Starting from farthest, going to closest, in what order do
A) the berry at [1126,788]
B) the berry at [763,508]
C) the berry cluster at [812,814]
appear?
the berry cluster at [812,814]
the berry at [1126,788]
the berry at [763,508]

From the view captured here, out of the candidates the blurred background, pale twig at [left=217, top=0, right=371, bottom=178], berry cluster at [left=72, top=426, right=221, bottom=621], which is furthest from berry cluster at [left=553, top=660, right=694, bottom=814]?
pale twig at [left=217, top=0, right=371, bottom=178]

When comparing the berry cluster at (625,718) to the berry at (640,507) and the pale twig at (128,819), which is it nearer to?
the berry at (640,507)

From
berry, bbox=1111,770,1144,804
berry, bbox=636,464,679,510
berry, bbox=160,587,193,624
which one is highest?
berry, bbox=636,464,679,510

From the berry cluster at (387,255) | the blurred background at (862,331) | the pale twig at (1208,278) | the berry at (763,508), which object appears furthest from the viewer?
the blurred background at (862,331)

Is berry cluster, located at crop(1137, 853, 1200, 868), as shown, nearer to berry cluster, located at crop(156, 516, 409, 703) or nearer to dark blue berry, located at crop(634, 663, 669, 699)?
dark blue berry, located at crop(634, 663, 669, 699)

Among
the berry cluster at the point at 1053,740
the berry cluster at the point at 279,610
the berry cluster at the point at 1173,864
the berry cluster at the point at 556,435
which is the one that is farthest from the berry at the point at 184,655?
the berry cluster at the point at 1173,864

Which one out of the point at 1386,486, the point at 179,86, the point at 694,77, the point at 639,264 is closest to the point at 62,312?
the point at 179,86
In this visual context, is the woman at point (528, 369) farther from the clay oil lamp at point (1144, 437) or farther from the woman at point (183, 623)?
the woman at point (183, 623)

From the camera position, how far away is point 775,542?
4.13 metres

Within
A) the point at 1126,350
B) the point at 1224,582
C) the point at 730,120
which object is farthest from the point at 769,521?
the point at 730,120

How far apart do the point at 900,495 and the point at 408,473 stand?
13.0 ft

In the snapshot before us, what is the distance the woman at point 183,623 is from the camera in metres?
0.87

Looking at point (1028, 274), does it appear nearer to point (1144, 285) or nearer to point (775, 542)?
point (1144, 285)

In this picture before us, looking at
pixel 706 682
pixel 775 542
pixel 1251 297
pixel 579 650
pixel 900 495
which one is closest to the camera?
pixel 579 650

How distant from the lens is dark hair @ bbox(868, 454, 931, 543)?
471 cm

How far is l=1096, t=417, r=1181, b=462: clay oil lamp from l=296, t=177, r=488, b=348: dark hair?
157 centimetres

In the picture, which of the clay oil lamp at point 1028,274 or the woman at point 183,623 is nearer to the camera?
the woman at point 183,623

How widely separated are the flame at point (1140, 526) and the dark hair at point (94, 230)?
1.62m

◆ DESCRIPTION OF THE TASK ◆
Make an exact copy of the data above.

◆ EXERCISE ANSWER ◆
Starting from farthest, going to closest, in what order do
A) the berry at [1126,788]
B) the berry at [763,508]
C) the berry cluster at [812,814]
appear?
the berry cluster at [812,814]
the berry at [1126,788]
the berry at [763,508]

From the view captured here, out of the candidates the blurred background, pale twig at [left=217, top=0, right=371, bottom=178], berry cluster at [left=72, top=426, right=221, bottom=621], which is furthest from berry cluster at [left=553, top=660, right=694, bottom=814]?
pale twig at [left=217, top=0, right=371, bottom=178]

When comparing the berry cluster at (625,718) to the berry at (640,507) and the pale twig at (128,819), which is it nearer to?
the berry at (640,507)

From
berry, bbox=1111,770,1144,804
berry, bbox=636,464,679,510
berry, bbox=160,587,193,624
which one is highest?
berry, bbox=636,464,679,510

From the berry cluster at (387,255) | the blurred background at (862,331) | the pale twig at (1208,278) | the berry at (763,508), which object appears furthest from the viewer?
the blurred background at (862,331)

Is berry cluster, located at crop(1137, 853, 1200, 868), as shown, nearer to berry cluster, located at crop(156, 516, 409, 703) or nearer to dark blue berry, located at crop(634, 663, 669, 699)?
dark blue berry, located at crop(634, 663, 669, 699)

Among
the berry cluster at the point at 1053,740
the berry cluster at the point at 279,610
the berry cluster at the point at 1173,864
the berry cluster at the point at 556,435
which is the one that is farthest from the berry at the point at 184,655?
the berry cluster at the point at 1173,864

Which one out of the point at 1386,486, the point at 179,86, the point at 694,77, the point at 639,264 is closest to the point at 62,312?
the point at 179,86
In this visual context, is the woman at point (528, 369) farther from the clay oil lamp at point (1144, 437) or farther from the woman at point (183, 623)?
the woman at point (183, 623)

From the camera position, how far away is point 775,542?
4.13 metres

Within
A) the point at 1126,350
B) the point at 1224,582
C) the point at 730,120
which object is farthest from the point at 769,521?
the point at 730,120

How far apart do the point at 900,495 and the point at 408,473 stand?
13.0 ft

In the snapshot before us, what is the distance the woman at point 183,623 is from the camera in metres?
0.87

Looking at point (1028, 274), does it appear nearer to point (1144, 285) or nearer to point (775, 542)?
point (1144, 285)

In this picture before us, looking at
pixel 706 682
pixel 775 542
pixel 1251 297
pixel 579 650
pixel 900 495
which one is closest to the camera?
pixel 579 650

How distant from the lens is dark hair @ bbox(868, 454, 931, 543)?
471 cm

How far is l=1096, t=417, r=1181, b=462: clay oil lamp from l=296, t=177, r=488, b=348: dark hair?
157 centimetres

In the picture, which of the clay oil lamp at point 1028,274 or the woman at point 183,623 is nearer to the camera?
the woman at point 183,623

How widely separated are the flame at point (1140, 526) and the dark hair at point (94, 230)?
1.62m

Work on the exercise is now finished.